**Exercise instructions:** Can you copy the data word for word, starting at the line containing "Considering the image, is" and ending at the line containing "0.90 metres", with both of those lines included?

[Spatial questions linked to pictures]
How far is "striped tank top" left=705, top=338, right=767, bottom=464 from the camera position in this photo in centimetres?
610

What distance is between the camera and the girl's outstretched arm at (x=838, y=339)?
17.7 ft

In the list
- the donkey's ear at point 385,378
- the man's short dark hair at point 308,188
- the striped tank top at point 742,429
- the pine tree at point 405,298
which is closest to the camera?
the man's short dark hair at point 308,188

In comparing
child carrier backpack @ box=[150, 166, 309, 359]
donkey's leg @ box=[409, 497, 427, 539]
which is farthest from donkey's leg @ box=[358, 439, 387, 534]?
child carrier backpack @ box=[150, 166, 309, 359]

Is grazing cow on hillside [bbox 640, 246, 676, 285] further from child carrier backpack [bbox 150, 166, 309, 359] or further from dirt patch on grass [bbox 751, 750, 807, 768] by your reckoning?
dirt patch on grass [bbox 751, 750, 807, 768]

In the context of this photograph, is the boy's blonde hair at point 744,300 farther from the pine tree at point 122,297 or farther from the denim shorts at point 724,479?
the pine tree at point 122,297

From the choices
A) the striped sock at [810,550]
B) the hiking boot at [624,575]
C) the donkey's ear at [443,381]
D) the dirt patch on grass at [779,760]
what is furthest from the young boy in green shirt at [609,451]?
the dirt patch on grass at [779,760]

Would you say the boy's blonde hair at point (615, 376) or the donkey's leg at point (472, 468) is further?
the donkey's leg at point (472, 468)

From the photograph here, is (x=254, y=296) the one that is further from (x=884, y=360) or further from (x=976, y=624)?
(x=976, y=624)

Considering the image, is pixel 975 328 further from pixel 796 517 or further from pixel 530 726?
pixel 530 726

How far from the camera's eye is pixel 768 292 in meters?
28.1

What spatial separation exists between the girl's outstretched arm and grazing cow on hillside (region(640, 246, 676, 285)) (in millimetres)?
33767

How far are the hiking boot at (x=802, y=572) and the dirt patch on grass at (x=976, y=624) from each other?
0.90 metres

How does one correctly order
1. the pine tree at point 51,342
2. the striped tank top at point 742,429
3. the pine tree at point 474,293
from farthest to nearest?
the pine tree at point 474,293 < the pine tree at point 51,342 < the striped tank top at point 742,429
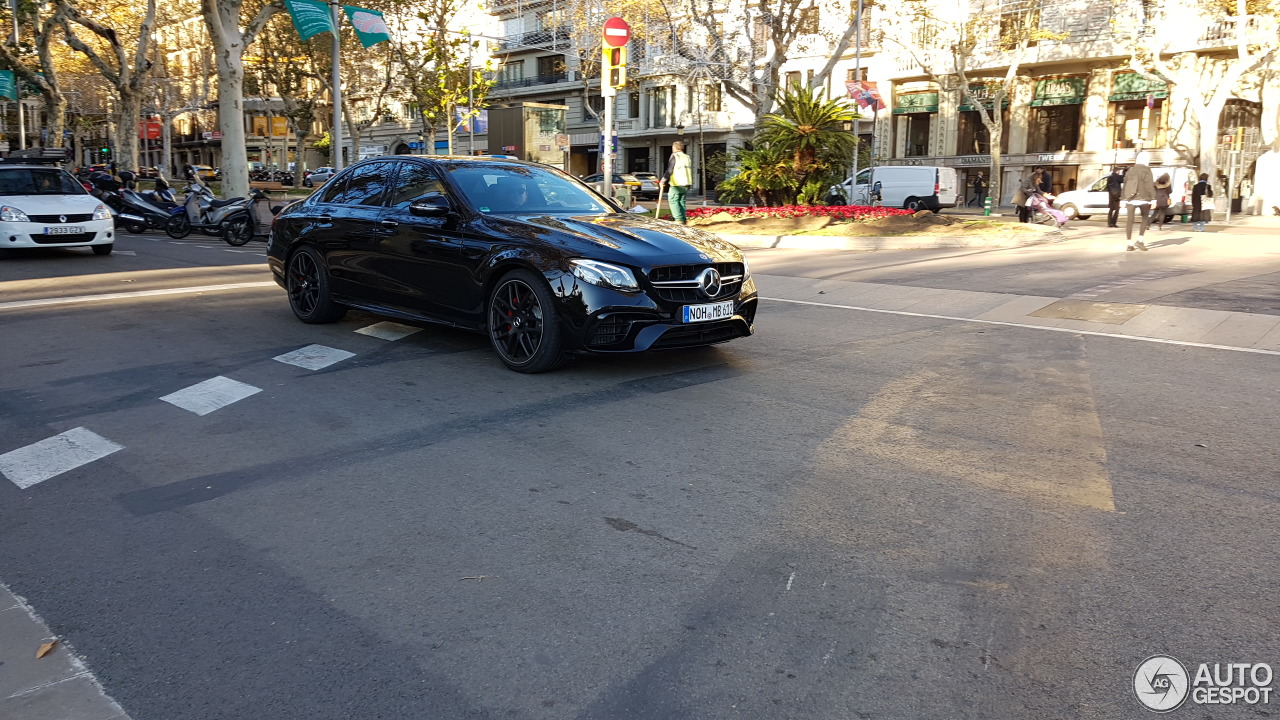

**Solution:**
Considering the image, is pixel 975 328 further from pixel 796 517 or further from pixel 530 726?
pixel 530 726

How far from the camera's eye is pixel 768 292 in meters?
28.1

What spatial separation exists between the girl's outstretched arm and grazing cow on hillside (region(640, 246, 676, 285)) (in millimetres)?
33767

How far are the hiking boot at (x=802, y=572) and the dirt patch on grass at (x=976, y=624) from each other?
0.90 metres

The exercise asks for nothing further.